FRAGMENTO DEL TEXTO:
--- --- ---
Hemos tenido, en el «Castell de Les Gunyoles», una convivencia para preparar unas Jornadas Interdisciplinarias que sobre el tema «Abramos camino a los jóvenes», se celebrarán en Barcelona el próximo diciembre. Estaban presentes varios Catedráticos de diversas Universidades; por eso una tarde, surgió espontáneamente el tema de que hoy todos sienten –sentimos– una cierta crisis de identidad de lo universitario.

La Universidad ha dejado de ser universal en ciertas significaciones. Se han hecho muy locales, hasta localistas. Ni siquiera los alumnos pueden ir con plena libertad de unas a otras como en el Medioevo, cuando no había fronteras como las de ahora para caminar, ni barreras lingüísticas ni «números clausus». También los profesores podían ser más nómadas, basados en su prestigio personal y no tanto en unas oposiciones que los ligaran a un lugar.

Se ha hecho una Institución menos universal también, al verse obligada, por la extensión de los conocimientos acumulados en los últimos siglos, a atomizarse en multitud de carreras y de especialidades, perdiendo así los alumnos una visión de conjunto, interdisciplinar y global del saber humano; dejando éste, además, de estar impregnado por las dimensiones humanistas. Una enorme marejada de técnicas nuevas han inundado las antes serenas playas contemplativas de la belleza, de la ética y de centrarse en el propio ser humano –sujeto y objeto a la vez– así como, de sentir la preocupación metafísica que late inmarcesible en nuestro ser contingente.

Hay también una desorientación, no sólo sobre el concepto de Universidad sino de su «para qué», de su «cómo»; es decir, de su sentido y de su estilo. ¿Cuales habrán de ser estos, de cara al futuro? ¿qué pide, qué espera la sociedad de esa tradicional y gloriosa Alma Mater?.

Ha pasado una época en que la Universidad se vio obligada a seguir siendo cantera de investigación, pero a la vez fabricadora de títulos al por mayor, que la gente necesitaba de un modo pragmático para, terminados sus estudios, «colocarse» en algún puesto de trabajo profesional y así ganarse lo mejor posible la vida en una civilización de consumo.

Pero este papel de la Universidad, de panacea mágica, acabóse. Sus alumnos saben hoy muy bien, que un título universitario por sí mismo, es débil instrumento –cada vez más endeble– para luchar en la vida. Contribuye a esta frustración el que sean tantos y tantos los universitarios «fabricados» y de modo tan recortado, además, en su horizonte de saberes, aunque linealmente dentro de una especialidad, tengan muchos; pero bien se sabe que en el mar, aunque se avance, el horizonte siempre está más lejos y es más amplio.

Para colmo, todos conocíamos los eternos problemas económicos que los ingentes presupuestos universitarios tienen que ir sorteando. Ni los bolsillos de los estudiantes –en general de sus padres– ni las arcas sociales del Estado pueden ser muníferas como la vital Universidad requeriría.

Un halo de cierto pesimismo envolvía a los contertulios en ese atardecer con pámpanos de octubre en los campos que nos rodeaban.
--- --- ---
DATOS PROPORCIONADOS:
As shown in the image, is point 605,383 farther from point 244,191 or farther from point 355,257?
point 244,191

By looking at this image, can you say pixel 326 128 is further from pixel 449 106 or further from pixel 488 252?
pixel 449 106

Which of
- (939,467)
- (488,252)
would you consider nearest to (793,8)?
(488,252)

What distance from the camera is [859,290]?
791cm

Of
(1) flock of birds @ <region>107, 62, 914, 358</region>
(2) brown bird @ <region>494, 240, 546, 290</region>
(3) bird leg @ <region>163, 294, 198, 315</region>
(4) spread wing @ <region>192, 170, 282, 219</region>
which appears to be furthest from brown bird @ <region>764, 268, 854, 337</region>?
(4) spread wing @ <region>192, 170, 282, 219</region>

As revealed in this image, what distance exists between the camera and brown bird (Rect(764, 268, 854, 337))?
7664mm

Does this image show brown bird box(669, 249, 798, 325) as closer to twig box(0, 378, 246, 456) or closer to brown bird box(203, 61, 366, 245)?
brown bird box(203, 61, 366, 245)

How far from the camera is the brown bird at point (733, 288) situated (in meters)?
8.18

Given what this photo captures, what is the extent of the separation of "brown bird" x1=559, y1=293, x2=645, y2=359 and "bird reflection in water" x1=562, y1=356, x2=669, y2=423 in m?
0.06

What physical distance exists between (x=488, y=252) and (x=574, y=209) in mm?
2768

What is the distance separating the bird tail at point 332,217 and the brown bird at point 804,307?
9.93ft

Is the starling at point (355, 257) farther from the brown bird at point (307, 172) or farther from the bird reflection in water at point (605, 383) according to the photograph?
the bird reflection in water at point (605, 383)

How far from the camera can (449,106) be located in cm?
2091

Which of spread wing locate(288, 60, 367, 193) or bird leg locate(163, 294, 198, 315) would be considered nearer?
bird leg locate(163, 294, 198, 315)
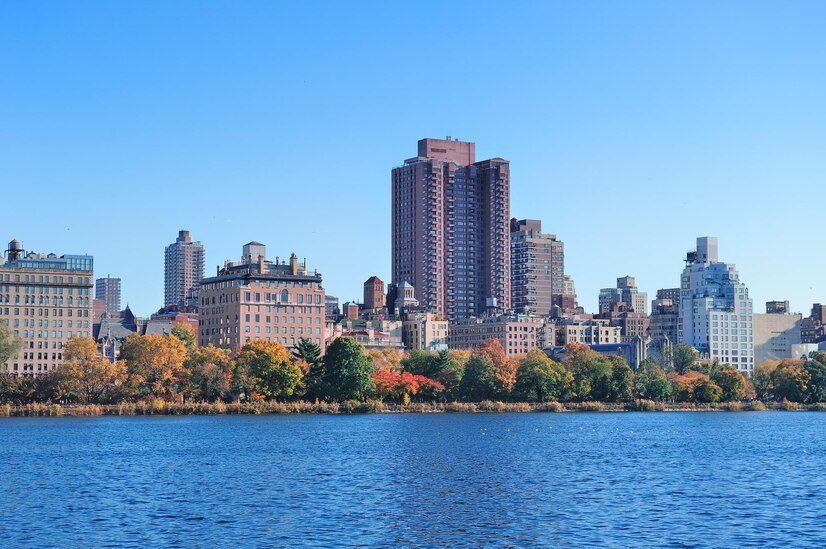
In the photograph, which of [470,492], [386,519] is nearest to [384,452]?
[470,492]

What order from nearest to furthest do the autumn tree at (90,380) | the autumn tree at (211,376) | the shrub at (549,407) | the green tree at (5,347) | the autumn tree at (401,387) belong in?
the autumn tree at (90,380) → the autumn tree at (211,376) → the autumn tree at (401,387) → the green tree at (5,347) → the shrub at (549,407)

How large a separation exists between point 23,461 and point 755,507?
56.8 meters

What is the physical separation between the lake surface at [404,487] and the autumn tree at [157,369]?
146ft

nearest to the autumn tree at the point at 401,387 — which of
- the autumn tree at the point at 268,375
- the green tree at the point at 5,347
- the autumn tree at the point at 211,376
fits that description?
the autumn tree at the point at 268,375

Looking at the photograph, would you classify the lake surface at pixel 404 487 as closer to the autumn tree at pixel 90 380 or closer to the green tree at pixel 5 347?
the autumn tree at pixel 90 380

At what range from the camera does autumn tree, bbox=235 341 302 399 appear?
7028 inches

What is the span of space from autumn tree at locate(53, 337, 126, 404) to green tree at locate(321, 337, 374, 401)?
30723 millimetres

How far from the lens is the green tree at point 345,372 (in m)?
179

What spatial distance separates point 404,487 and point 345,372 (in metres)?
102

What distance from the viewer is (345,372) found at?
178 metres

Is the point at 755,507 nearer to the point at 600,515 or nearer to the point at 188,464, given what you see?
the point at 600,515

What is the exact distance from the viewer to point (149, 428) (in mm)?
139250

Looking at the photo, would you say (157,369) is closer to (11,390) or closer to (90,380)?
(90,380)

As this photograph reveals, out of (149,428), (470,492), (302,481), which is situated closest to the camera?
(470,492)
--- --- ---
EJERCICIO PROPUESTO 1: Reproduce literalmente el pasaje del fragmento sobre la Universidad que empieza en las palabras "La Universidad ha" y termina después de "a un lugar.".
EJERCICIO PROPUESTO 2: Según el fragmento sobre la Universidad, ¿por qué la institución tuvo que dividirse en multitud de carreras y especialidades? Explícalo en una a tres oraciones.
EJERCICIO PROPUESTO 3: ¿Cuál es el tema de las Jornadas Interdisciplinarias que menciona el fragmento sobre la Universidad?
Los registros no guardan ninguna relación con el fragmento sobre la Universidad.

RESPUESTA CORRECTA 1:
La Universidad ha dejado de ser universal en ciertas significaciones. Se han hecho muy locales, hasta localistas. Ni siquiera los alumnos pueden ir con plena libertad de unas a otras como en el Medioevo, cuando no había fronteras como las de ahora para caminar, ni barreras lingüísticas ni «números clausus». También los profesores podían ser más nómadas, basados en su prestigio personal y no tanto en unas oposiciones que los ligaran a un lugar.

RESPUESTA CORRECTA 2: La Universidad se vio obligada a atomizarse en multitud de carreras y especialidades por la extensión de los conocimientos acumulados en los últimos siglos. Como consecuencia, los alumnos perdieron una visión de conjunto, interdisciplinar y global del saber humano.

RESPUESTA CORRECTA 3: «Abramos camino a los jóvenes».